Un des produits de notre prospérité en tant que société tient au fait qu’elle permet à beaucoup d’entre nous de libérer du temps et nous autorise à prendre soin de nous-mêmes. Même si ce n’est pas le cas pour l’ensemble de la population, il est clair qu’un nombre important de personnes se consacrent davantage à leur santé physique et à leur mental qu’auparavant.

Devenir riche et « réussir » à tout prix, au risque de faire passer sa santé et ses relations personnelles au second plan, n’a plus forcément le même attrait que par le passé.

Malaise sociétal et pessimisme généralisé

Qu’avons-nous gagné et qu’avons-nous perdu dans cette transition culturelle ?

De façon générale, quasiment tout le monde s’accorde à dire que les marqueurs traditionnels d’une vie agréable se sont révélés insuffisants. L’argent et le pouvoir ne sont pas grand-chose comparés aux amis proches, aux expériences enrichissantes que l’on peut vivre et au sens que l’on donne à sa vie. À un certain niveau de vie, il devient tout à fait logique de chercher à avoir plus de temps pour soi, même si cela veut dire gagner moins d’argent.

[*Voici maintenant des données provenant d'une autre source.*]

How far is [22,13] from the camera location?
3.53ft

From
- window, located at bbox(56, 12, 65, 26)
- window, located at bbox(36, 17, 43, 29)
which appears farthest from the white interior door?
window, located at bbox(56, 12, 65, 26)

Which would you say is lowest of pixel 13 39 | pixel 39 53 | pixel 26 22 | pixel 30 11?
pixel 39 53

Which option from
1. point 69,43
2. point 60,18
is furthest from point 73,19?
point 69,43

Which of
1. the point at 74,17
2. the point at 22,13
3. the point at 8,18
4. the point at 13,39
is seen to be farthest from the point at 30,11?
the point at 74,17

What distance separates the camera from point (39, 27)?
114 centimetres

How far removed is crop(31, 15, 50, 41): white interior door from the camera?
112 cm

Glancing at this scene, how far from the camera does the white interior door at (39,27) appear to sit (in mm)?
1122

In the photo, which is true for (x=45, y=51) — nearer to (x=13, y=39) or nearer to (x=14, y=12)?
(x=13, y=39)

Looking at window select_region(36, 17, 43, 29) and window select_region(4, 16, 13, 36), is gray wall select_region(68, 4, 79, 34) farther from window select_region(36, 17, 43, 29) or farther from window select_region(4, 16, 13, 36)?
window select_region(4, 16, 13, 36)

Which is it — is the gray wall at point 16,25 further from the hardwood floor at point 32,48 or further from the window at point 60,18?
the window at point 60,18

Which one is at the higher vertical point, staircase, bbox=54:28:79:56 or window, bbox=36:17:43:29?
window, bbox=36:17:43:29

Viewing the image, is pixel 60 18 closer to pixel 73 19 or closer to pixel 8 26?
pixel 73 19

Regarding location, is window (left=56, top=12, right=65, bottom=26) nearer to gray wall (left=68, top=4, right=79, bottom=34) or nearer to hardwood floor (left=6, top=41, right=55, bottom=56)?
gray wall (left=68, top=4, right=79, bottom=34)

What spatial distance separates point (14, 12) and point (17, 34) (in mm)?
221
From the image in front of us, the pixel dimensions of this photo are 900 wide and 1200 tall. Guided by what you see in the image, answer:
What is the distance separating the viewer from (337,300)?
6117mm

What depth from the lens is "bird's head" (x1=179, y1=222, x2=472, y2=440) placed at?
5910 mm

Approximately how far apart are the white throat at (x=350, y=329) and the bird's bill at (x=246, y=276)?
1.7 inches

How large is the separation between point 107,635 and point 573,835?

Notre société et notre culture ont encore beaucoup à faire pour aller dans le sens du bien-être, mais force est de reconnaître que ces objectifs qui visent l’épanouissement et le développement personnel vont dans le bon sens, car ils peuvent réellement nous permettre de développer une meilleure façon de vivre.

Pourtant ces nouvelles mentalités ne sont sans doute pas suffisantes : il suffit d’ouvrir les yeux pour se rendre compte que notre société souffre de quelque chose de plus profond. Il y a un malaise palpable dans l’air et un pessimisme généralisé qui va jusqu’à se retourner contre les fondements mêmes de notre société occidentale.

Si nous nous sommes affranchis des critères conventionnels de la réussite, alors pourquoi ne parvenons-nous pas à aller mieux? Que se passe-t-il?

La face obscure du confort et du divertissement permanent

La société est de plus en plus prospère, du moins pour une grande partie de la population, et c’est justement cette prospérité qui contribue à ce rejet du concept de « réussite ». Les besoins fondamentaux des gens étant satisfaits, ainsi que nombre de leurs désirs, ils aspirent désormais à plus de liberté, quitte à gagner moins et à jouir de moins de pouvoir. Au lieu de travailler de longues heures au bureau et chercher à gravir les échelons de l’entreprise, ils veulent vivre leur vie comme ils l’entendent.

Bien-sûr, c’est quelque chose qui est positif. Mais une autre difficulté surgit qui réside dans le fait de savoir quoi faire de son temps libre. Au lieu d’être consacré à davantage de temps avec les autres, à des activités à but non lucratif, ou à chercher des activités qui permettent de cultiver notre spiritualité ou même de nous lancer des défis, la grande majorité du temps libéré est dévorée par les écrans.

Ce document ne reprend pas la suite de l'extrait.